* **TASK DETAILS**: Continue the interview piece on dieting and eating disorders, picking up right after its last sentence.

Dieting your way to an eating disorder

Have you ever been on a diet? If so, notice feeling a bit ratty? Anxious? Low? Then start to fixate on food? We uncover the brain changes...
18 September 2014

Interview with 

Philip Cowen, Professor of Psychopharmacology Oxford University


Hannah - Closing the show, have you ever been on a diet?  If so, notice feeling a bit Kate's cakeratty, anxious, low and then start to fixate on food?  It certainly happened to me. 

Georgia Mills spent some time with Philip Cowen, Professor of Psychopharmacology, who was awarded the British Association of Psychopharmacology Lifetime Achievement Award. He whetted his academic appetite by uncovering the dieting brain. Like Lesley, he has also worked extensively studying depression.  He starts off by discussing his views and hopes for depression treatment in the future.

* **DATA SHOWN**:

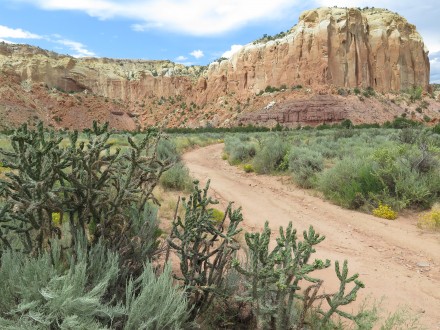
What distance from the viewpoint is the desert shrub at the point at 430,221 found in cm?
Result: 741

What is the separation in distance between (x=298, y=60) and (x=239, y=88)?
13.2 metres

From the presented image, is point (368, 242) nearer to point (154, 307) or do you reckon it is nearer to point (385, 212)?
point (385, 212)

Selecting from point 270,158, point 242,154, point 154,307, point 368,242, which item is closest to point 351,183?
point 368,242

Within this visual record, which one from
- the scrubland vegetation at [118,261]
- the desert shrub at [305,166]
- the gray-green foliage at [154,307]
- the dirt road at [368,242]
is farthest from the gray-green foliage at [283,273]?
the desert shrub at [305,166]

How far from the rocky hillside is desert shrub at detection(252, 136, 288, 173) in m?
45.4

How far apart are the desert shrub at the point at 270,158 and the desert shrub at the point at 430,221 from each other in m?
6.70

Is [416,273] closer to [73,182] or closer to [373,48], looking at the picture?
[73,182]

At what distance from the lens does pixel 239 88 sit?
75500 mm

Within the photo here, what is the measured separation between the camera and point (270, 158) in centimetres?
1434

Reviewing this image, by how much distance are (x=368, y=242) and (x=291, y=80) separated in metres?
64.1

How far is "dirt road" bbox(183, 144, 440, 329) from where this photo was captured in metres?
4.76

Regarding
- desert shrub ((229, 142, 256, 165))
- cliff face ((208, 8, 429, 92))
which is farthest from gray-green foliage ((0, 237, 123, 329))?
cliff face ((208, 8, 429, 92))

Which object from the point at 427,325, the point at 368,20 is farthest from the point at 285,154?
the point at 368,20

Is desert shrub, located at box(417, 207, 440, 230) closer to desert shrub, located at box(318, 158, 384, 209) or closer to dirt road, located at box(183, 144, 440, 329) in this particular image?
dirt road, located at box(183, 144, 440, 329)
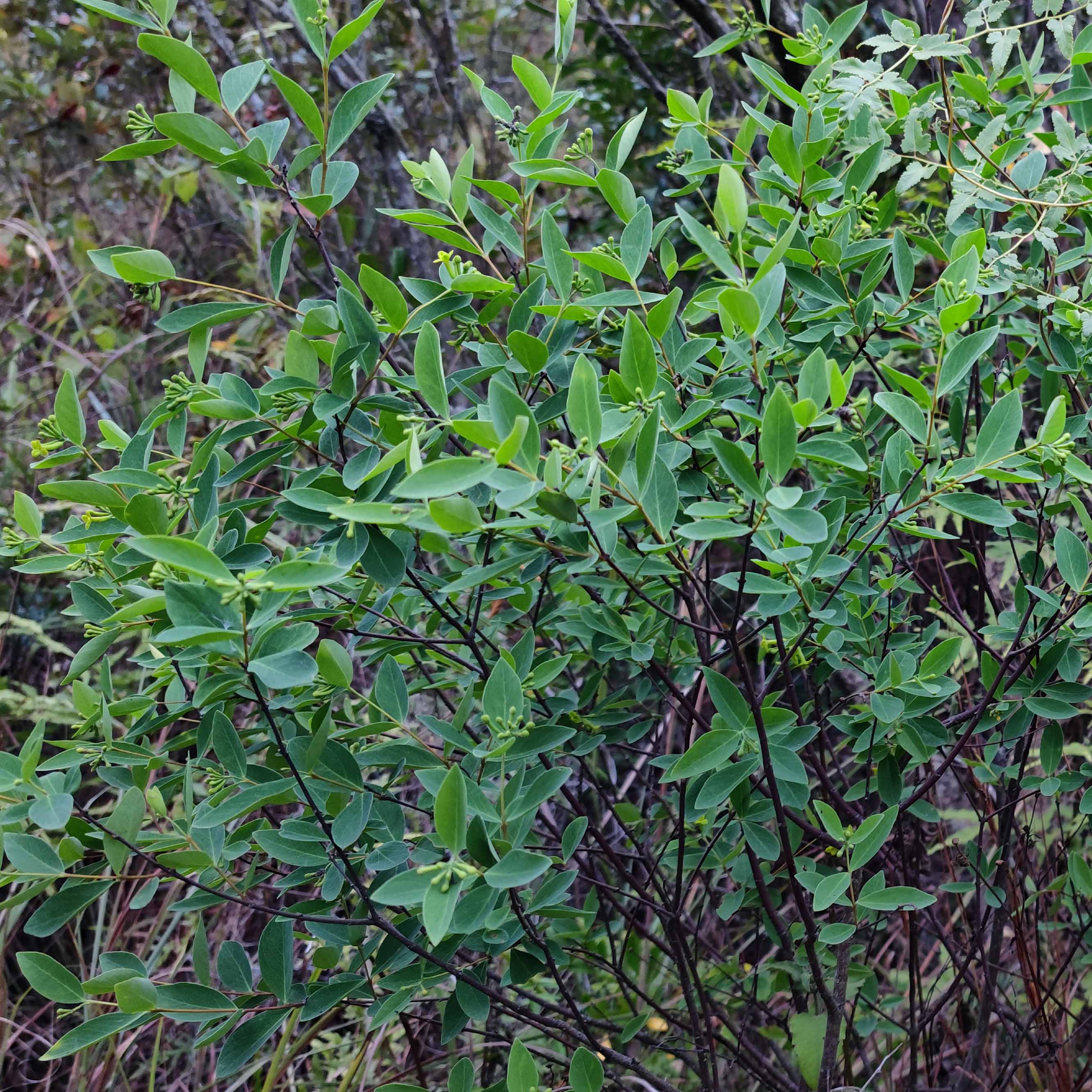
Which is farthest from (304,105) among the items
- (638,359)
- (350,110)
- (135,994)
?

* **ANSWER SPACE**:
Philip -   I think people talk more about having been depressed and that's always very helpful because I think you can feel very alone with it.  And to know that others have felt the same have suffered and have improved can be very heartening.  At the same time, I think there's been quite a lot of publicity about the negative effects of antidepressant treatment particularly in medications and that's been hard for some patients.  One hears various claims about them such as antidepressants don't work or they might be addictive.  I think more recently, they do more harm than good.  When people hear that, this obviously can be distressing if you've taken an antidepressant and it's helped you.  I think we understand a lot more about neurocircuitry.  We understand more about the brain basis of depression.  I'd have to say, the treatments haven't changed all that much and that's been rather a disappointment.

Georgia -   What would you hope to change now in the treatment of depression?

Philip -   I would hope that in understanding the brain basis and the neurobase of depression might lead to better treatments.  Actually, perhaps more in the psychotherapeutic line and in the drug line, and the way that one might be able to train different parts of the brain to respond in a more appropriate or less distressing way to environmental input.  So, in a way, it's like more traditional psychotherapies, but guided by modern neuroscience.

Georgia -   So, would you advocate a step away from chemical treatments and drugs?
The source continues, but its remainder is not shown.